Hanger betonte, dass Untersuchungsausschüsse ein wichtiges Kontrollrecht des Parlaments gegenüber der Regierung darstellten. Es brauche aber eine klare Definition des Untersuchungsgegenstandes. Dass dieses Erfordernis im von der FPÖ eingebrachten Verlangen erfüllt ist, ist für ihn fraglich. Schließlich würden dort Verschwörungstheorien mit dem Fall Pilnacek vermischt. Eine endgültige Festlegung wollte Hanger allerdings nicht treffen: Die ÖVP werde den Untersuchungsgegenstand jetzt in aller Ruhe prüfen und sich mit den anderen Regierungsparteien abstimmen, sagte er.

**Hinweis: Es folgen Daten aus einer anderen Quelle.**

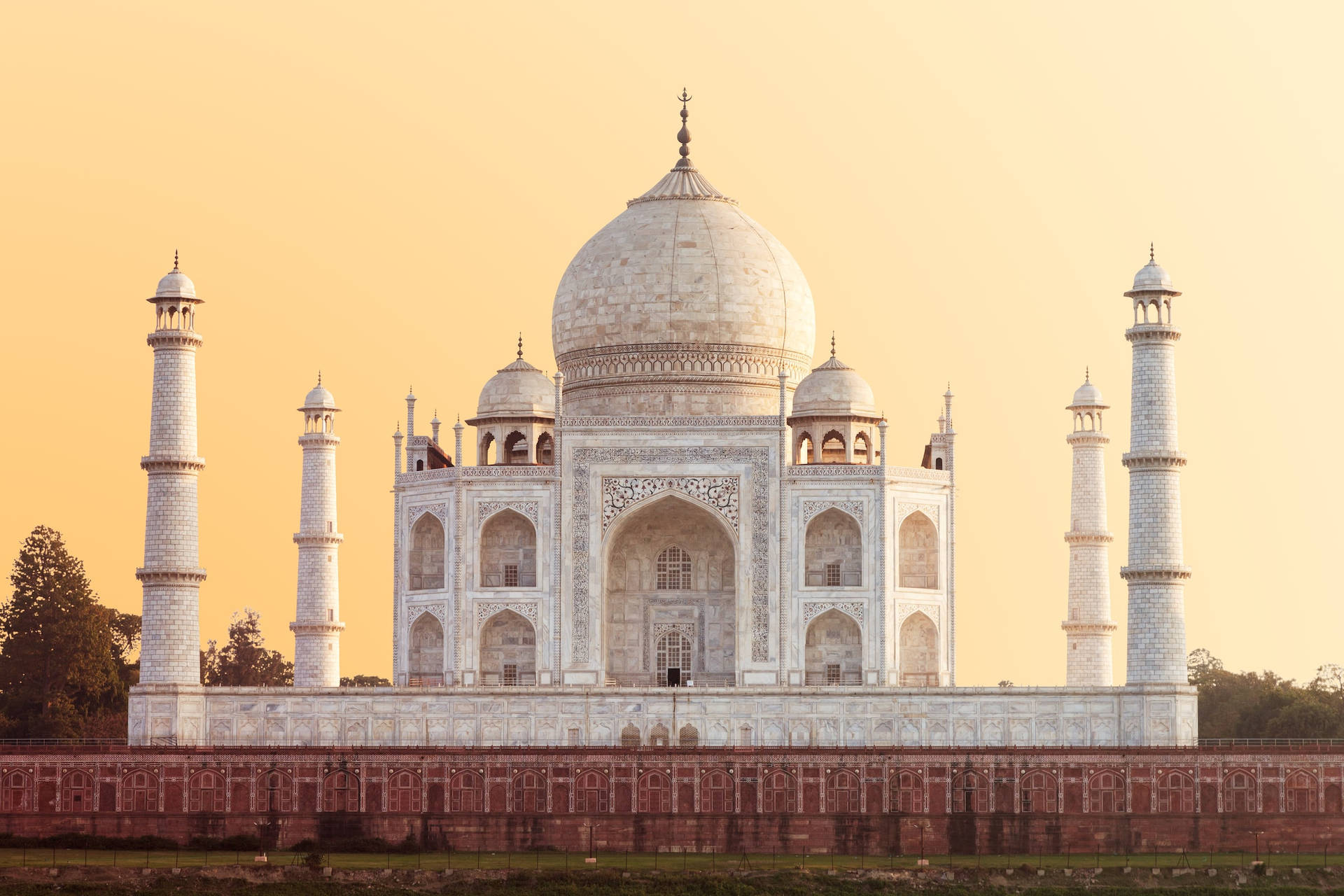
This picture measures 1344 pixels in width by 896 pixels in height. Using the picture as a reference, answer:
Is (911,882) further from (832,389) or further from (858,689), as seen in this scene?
(832,389)

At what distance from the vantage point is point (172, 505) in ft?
127

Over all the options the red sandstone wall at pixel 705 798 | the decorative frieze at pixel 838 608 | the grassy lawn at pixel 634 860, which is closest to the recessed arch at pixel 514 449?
the decorative frieze at pixel 838 608

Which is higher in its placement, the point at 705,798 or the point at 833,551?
the point at 833,551

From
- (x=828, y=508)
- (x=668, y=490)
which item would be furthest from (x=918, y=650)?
(x=668, y=490)

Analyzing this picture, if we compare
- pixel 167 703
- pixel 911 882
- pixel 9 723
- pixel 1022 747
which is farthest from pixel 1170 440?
pixel 9 723

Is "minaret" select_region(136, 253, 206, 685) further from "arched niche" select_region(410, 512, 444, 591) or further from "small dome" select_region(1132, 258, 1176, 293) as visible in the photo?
"small dome" select_region(1132, 258, 1176, 293)

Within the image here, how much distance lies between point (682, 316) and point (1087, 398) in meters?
7.77

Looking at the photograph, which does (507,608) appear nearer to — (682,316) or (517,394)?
(517,394)

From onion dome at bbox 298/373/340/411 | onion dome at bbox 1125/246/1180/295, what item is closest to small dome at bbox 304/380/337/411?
onion dome at bbox 298/373/340/411

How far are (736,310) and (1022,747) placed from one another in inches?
431

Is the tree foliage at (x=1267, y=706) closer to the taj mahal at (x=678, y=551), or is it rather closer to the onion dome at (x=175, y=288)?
the taj mahal at (x=678, y=551)

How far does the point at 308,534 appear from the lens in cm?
4597

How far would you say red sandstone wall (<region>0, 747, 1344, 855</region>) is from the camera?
3559cm

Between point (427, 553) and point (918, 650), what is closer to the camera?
point (918, 650)
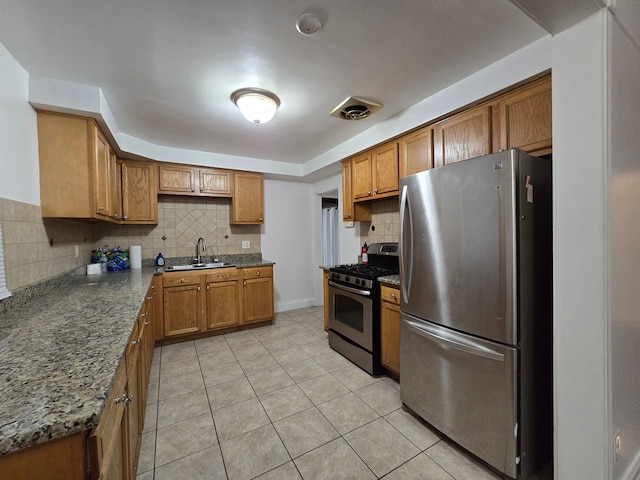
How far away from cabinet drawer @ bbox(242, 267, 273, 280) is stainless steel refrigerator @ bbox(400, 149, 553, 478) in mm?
2494

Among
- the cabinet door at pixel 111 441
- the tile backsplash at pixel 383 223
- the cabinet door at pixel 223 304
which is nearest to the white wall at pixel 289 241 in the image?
the cabinet door at pixel 223 304

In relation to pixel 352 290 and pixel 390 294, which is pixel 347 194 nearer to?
pixel 352 290

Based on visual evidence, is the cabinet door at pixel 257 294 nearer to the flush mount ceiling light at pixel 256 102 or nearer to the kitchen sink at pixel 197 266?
the kitchen sink at pixel 197 266

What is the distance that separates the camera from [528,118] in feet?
5.60

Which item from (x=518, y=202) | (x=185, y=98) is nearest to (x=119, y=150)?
(x=185, y=98)

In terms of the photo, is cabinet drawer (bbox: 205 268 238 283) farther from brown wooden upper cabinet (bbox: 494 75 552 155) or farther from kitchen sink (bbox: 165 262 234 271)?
brown wooden upper cabinet (bbox: 494 75 552 155)

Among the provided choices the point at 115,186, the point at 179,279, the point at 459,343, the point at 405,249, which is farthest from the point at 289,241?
the point at 459,343

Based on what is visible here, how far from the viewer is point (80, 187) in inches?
83.2

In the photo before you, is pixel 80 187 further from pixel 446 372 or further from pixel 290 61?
pixel 446 372

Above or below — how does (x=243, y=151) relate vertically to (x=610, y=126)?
above

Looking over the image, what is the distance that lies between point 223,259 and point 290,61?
119 inches

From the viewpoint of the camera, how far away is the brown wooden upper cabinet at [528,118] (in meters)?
1.63

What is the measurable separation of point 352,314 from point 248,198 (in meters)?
2.32

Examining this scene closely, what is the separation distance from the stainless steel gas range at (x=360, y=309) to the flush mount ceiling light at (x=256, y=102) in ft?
5.34
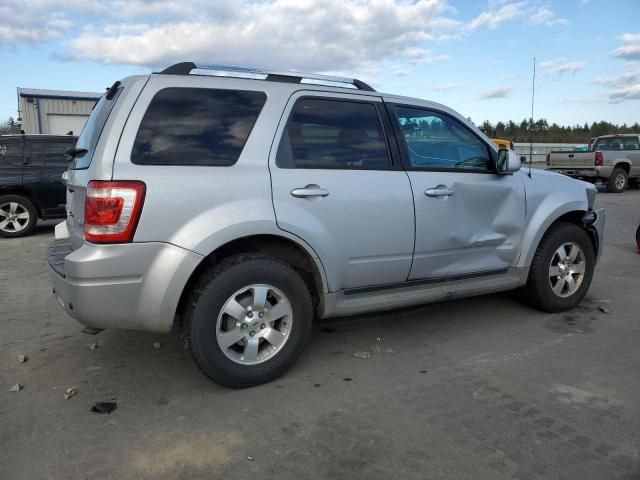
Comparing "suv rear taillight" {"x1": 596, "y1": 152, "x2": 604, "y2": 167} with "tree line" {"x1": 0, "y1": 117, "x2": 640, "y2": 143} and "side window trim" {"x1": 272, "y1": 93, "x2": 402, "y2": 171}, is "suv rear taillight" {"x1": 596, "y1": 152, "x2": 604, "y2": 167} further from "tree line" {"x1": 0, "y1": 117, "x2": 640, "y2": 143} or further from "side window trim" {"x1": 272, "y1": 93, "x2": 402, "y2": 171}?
"tree line" {"x1": 0, "y1": 117, "x2": 640, "y2": 143}

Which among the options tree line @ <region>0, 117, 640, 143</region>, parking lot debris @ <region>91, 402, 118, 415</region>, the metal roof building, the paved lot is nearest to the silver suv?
the paved lot

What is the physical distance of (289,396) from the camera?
3246mm

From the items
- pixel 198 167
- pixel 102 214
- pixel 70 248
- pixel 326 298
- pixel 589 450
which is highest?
pixel 198 167

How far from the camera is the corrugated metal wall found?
24.6m

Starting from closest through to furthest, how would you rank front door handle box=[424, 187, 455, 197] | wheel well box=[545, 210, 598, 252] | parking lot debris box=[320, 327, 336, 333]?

Auch Douglas Hoyos-Trauttmansdorff (NEOS) und Kai Jan Krainer (SPÖ) vermissen "einen klaren roten Faden" im U-Ausschuss-Verlangen, wie Hoyos-Trauttmansdorff es formulierte. Für ihn sei auf den ersten Blick nicht ersichtlich, was Covid und die Versammlungsfreiheit mit Pilnacek zu tun hätten, hielt Krainer erläuternd dazu fest. Die NEOS werden Hoyos-Trauttmansdorff zufolge in jedem Fall "intensiv prüfen", "ob es ein ordentlicher und sauberer Untersuchungsgegenstand ist".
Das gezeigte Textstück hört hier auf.